Tomato gore

They are a perverse lot, tomatoes. One minute you're shouting at them to ripen up, the next you're begging people to take them before they decompose into pools of red gore.

This week faced with a basket of soggy beauties, I decided to make spaghetti sauce. But being mid-week and and lacking the fortitude to blanche, peel and seed tomotoes, here's what I did:

Recipe--Peels-and-all Spaghetti Sauce

1 dozen fresh tomatoes, cored and halved

5 cloves garlic, thinly sliced

1 onion, chopped

1/4 cup olive oil

Red pepper flakes, a healthy pinch

1/2 cup chopped, fresh basil

3-4 Tbs of tomato paste

Salt to taste

Directions: Sautee garlic and onion in olive oil until translucent. Add red pepper flakes. Turn heat down to low and add tomatoes.
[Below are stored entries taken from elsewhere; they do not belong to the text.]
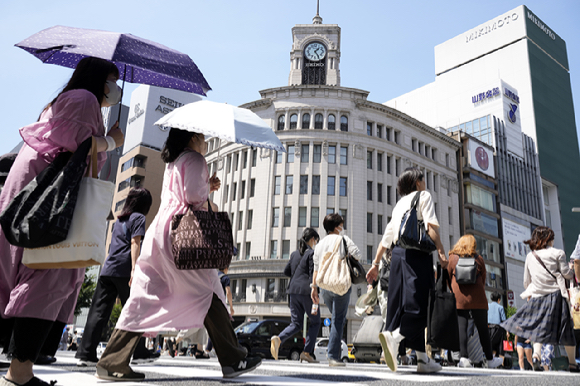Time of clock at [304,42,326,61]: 1:24
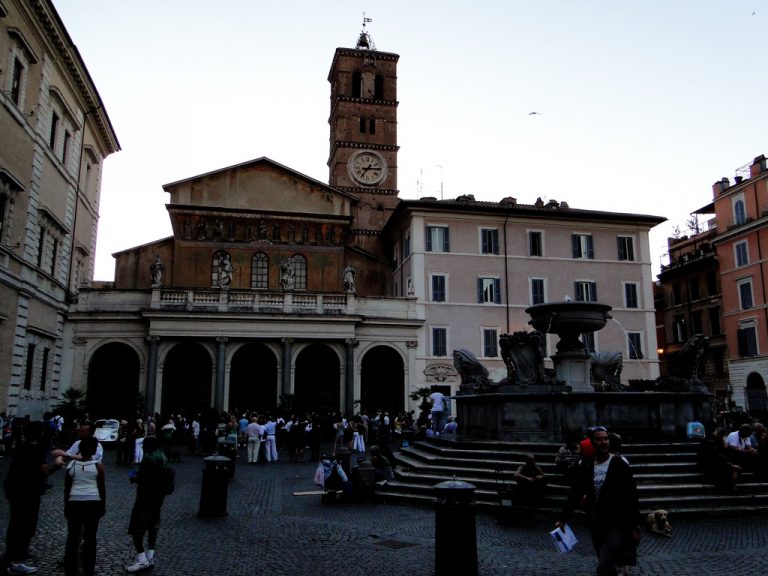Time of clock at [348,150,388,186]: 7:14
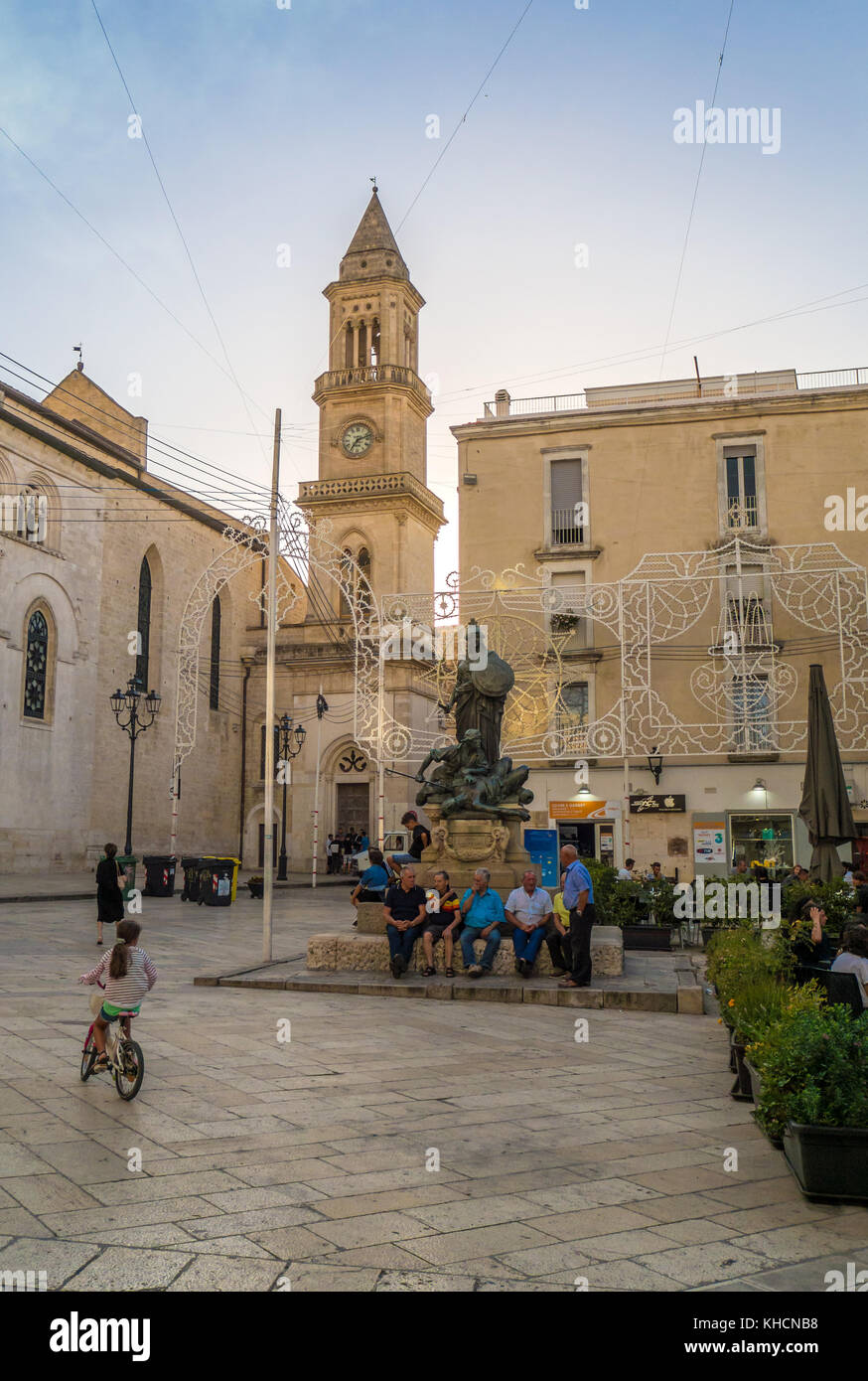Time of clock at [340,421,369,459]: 7:12
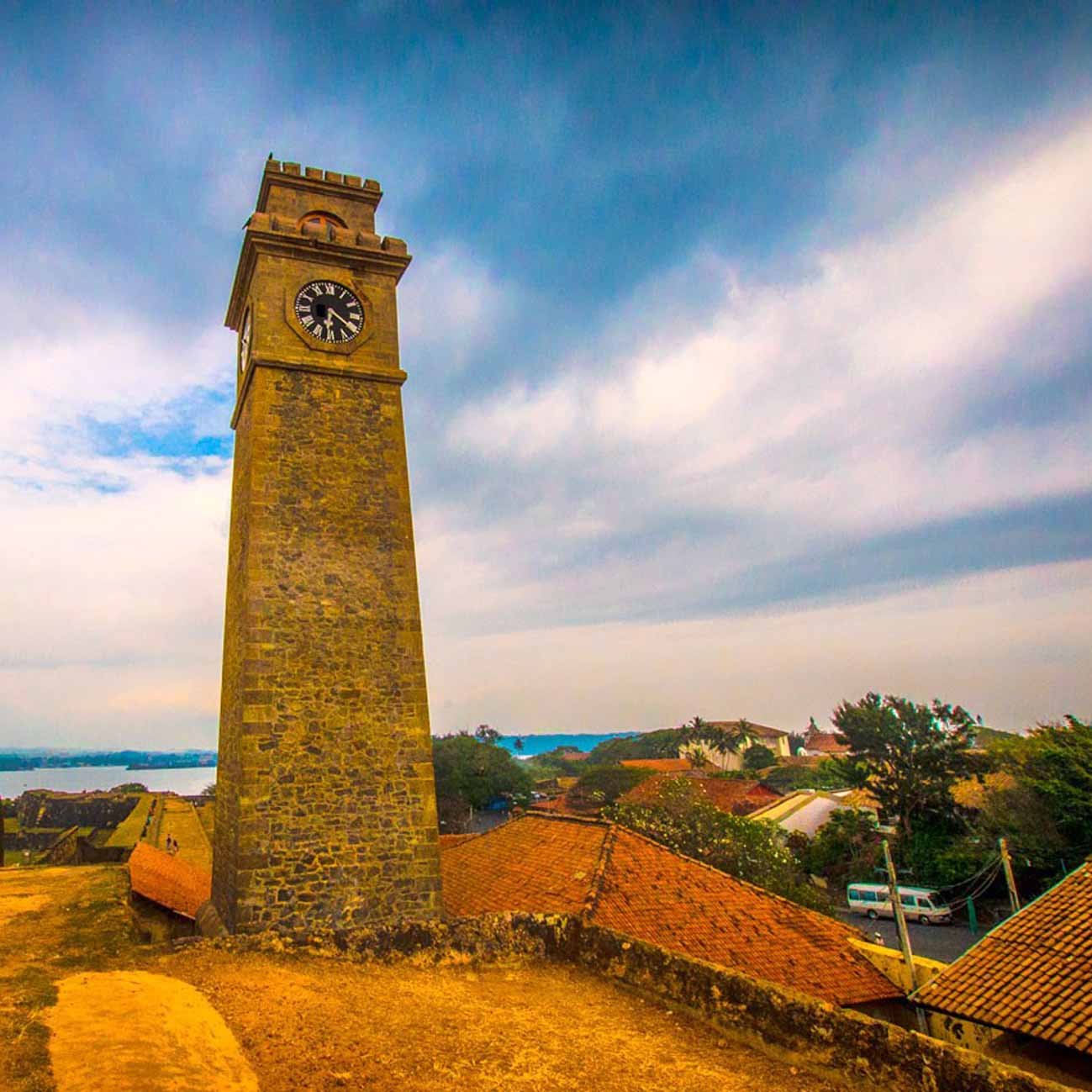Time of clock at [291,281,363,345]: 6:21
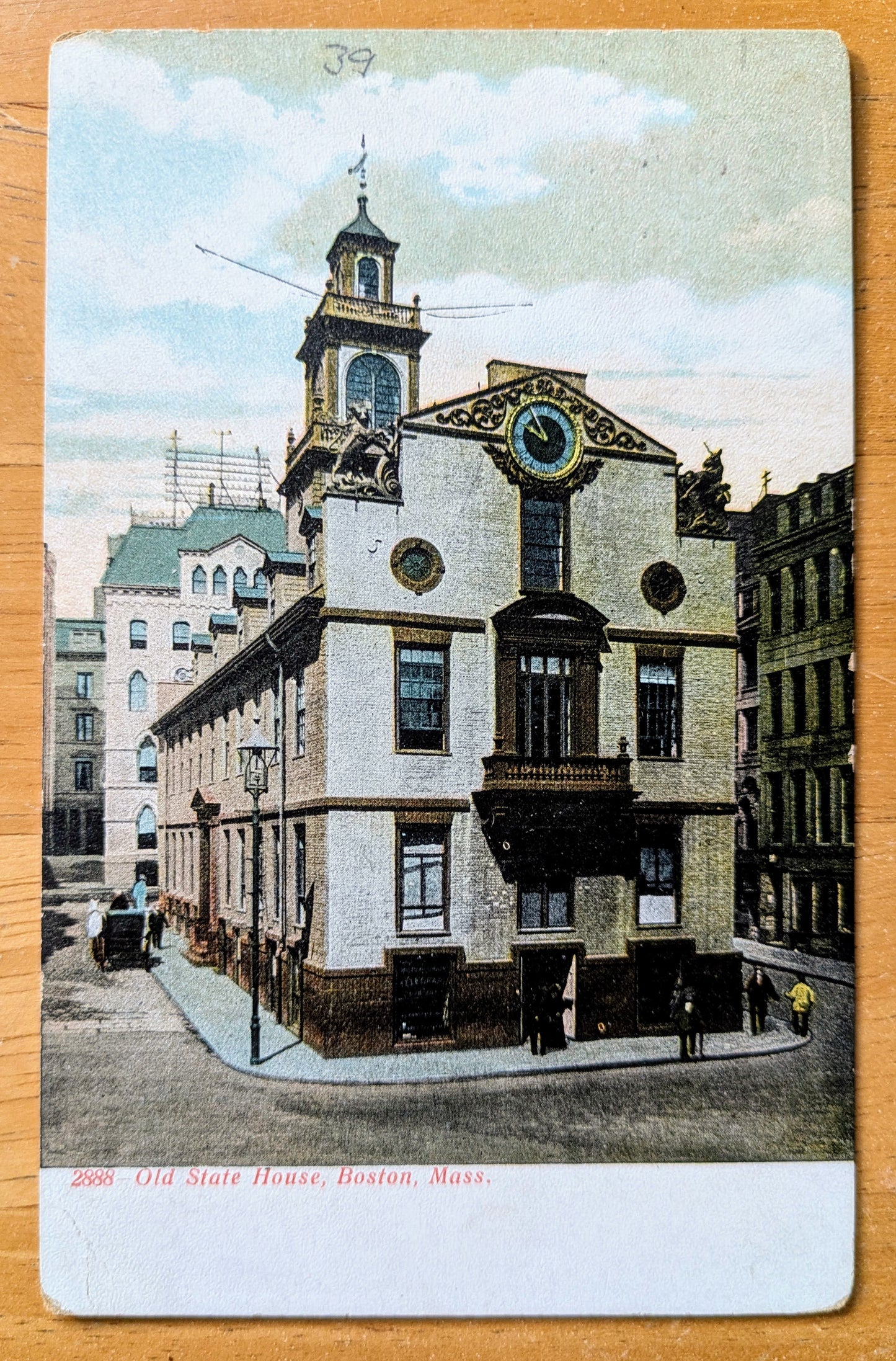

Stew for about an hour, leaving the pot uncovered to allow sauce to reduce. Stir in basil and tomato paste. Grind to bloody pulp with an immersion blender.

Bon appetit!

Comments (2) -

September 10. 2009 14:42


You can freeze fresh tomatoes instead of canning if you can't use all of them right away.  I read that in Organic Gardening 30+ years ago & have been doing it ever since.  Just pick them & put them in heavy duty freezer ziploc bags.  (Do not wash them.  I told my SO that last year & he ignored me & washed them & they all split open when they froze which had never before happened.)  When you want to use them (just like canned tomatoes except they taste fresher than canned tomatoes do), just take however many you want to use out of the bag & run warm water over them.  The skins will slip right off & you can put them in soup as is (after you remove the stem>)  I've even made pasta sauce with them frozen.  We still are not getting many tomatoes - we've only had a few days when the temp was 80 or above so it just hasn't been warm enough to get a good crop.  Oh well, at least we have enough to eat fresh now.

donna |

September 10. 2009 19:17


Mmmmmmmm!  Save me enough for a batch of spaghetti!  Did you add any basil?